**TASK REQUIREMENTS:** Pull out of the data below the stretch of lines bounded by the one containing "Guinzaglio di Lusso" and the one containing "Photo of Livingroom in San Borja", both bounds included, unchanged.

**SUPPLIED DATA:**
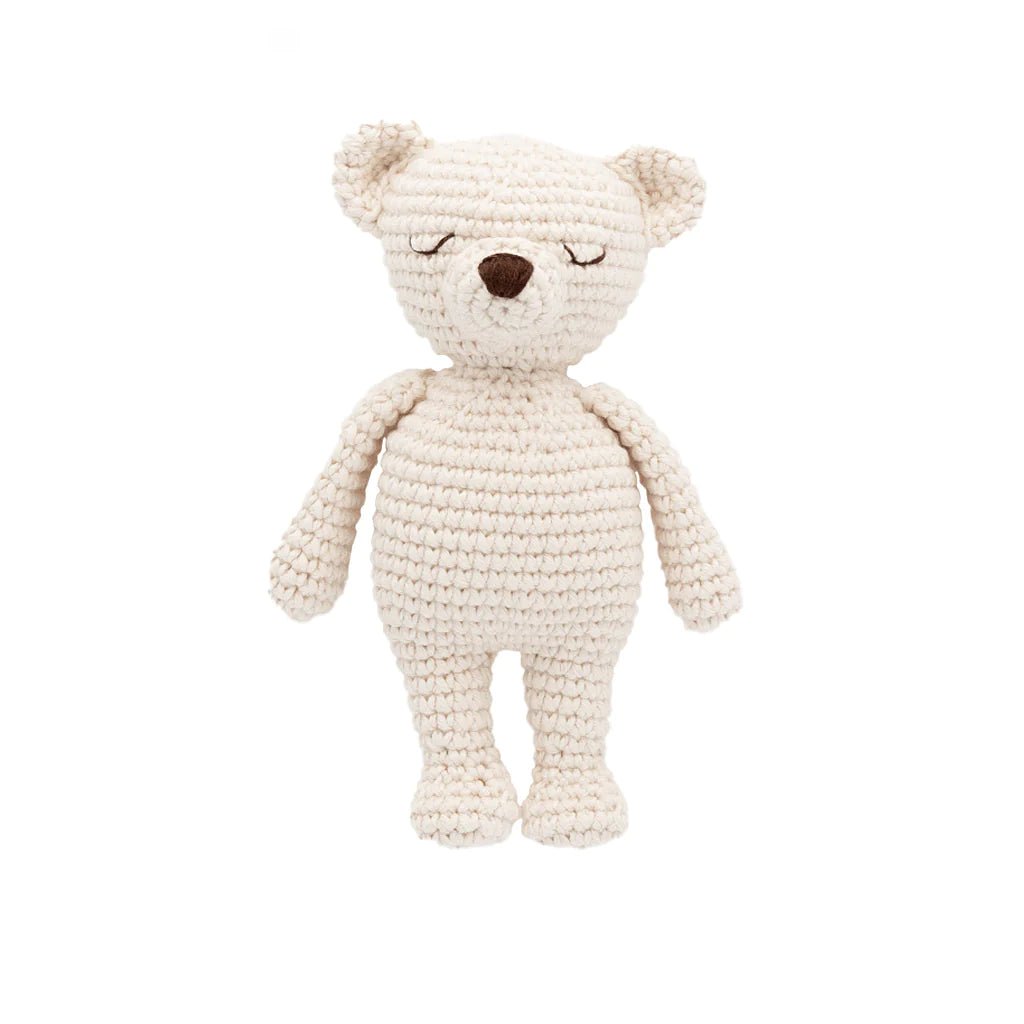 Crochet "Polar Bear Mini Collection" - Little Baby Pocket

---

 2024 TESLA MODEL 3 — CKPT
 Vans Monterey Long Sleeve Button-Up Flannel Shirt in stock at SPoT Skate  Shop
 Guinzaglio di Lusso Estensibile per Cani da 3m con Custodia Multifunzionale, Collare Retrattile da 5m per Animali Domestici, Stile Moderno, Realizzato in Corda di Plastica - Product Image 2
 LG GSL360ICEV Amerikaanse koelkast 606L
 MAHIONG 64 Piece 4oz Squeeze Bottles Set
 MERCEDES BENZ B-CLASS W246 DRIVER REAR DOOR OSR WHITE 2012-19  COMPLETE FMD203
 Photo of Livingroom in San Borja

* * *

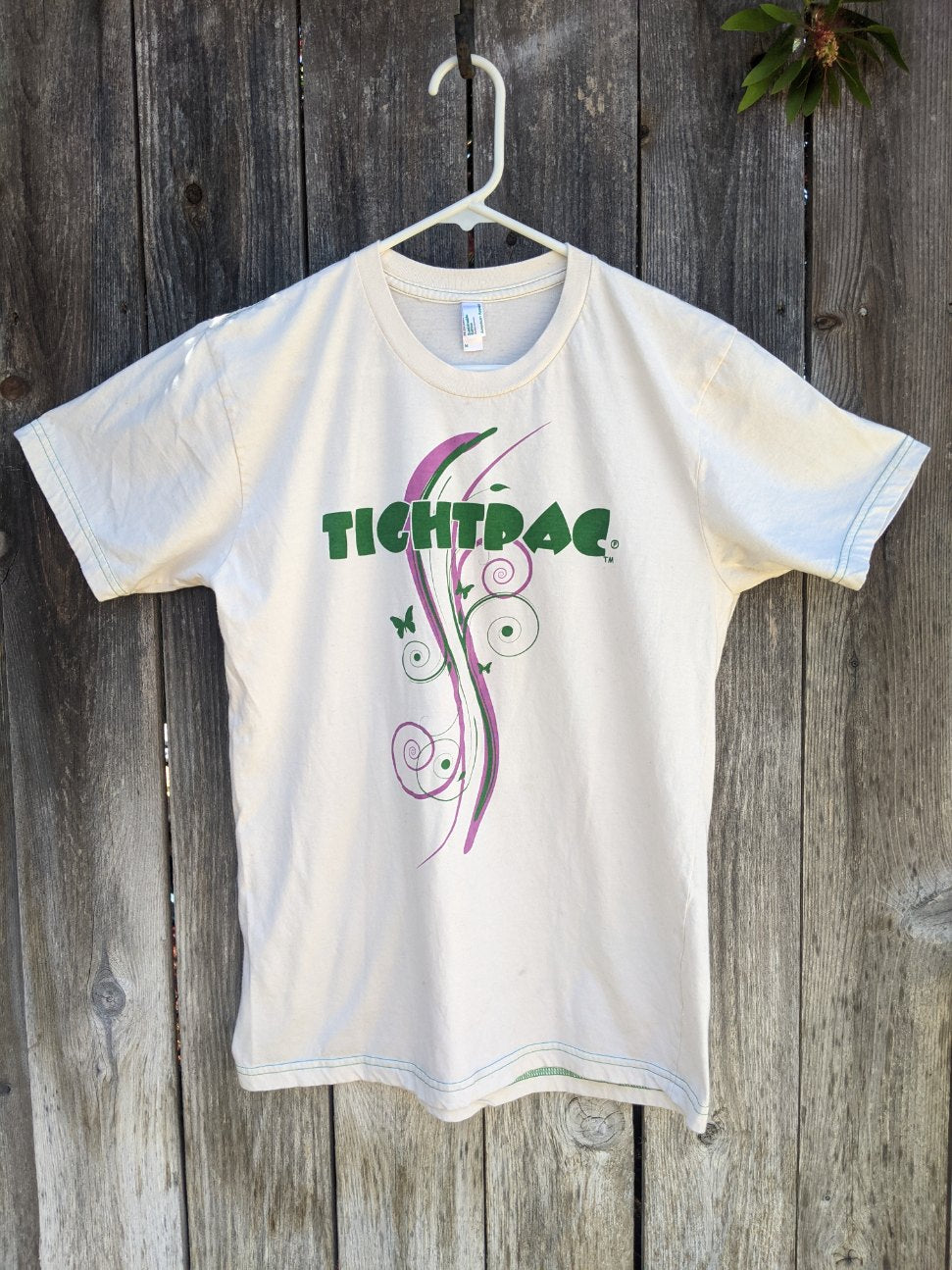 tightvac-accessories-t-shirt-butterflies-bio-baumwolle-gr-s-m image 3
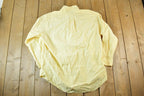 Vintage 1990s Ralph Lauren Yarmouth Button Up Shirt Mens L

**WRITTEN SOLUTION:**
 Guinzaglio di Lusso Estensibile per Cani da 3m con Custodia Multifunzionale, Collare Retrattile da 5m per Animali Domestici, Stile Moderno, Realizzato in Corda di Plastica - Product Image 2
 LG GSL360ICEV Amerikaanse koelkast 606L
 MAHIONG 64 Piece 4oz Squeeze Bottles Set
 MERCEDES BENZ B-CLASS W246 DRIVER REAR DOOR OSR WHITE 2012-19  COMPLETE FMD203
 Photo of Livingroom in San Borja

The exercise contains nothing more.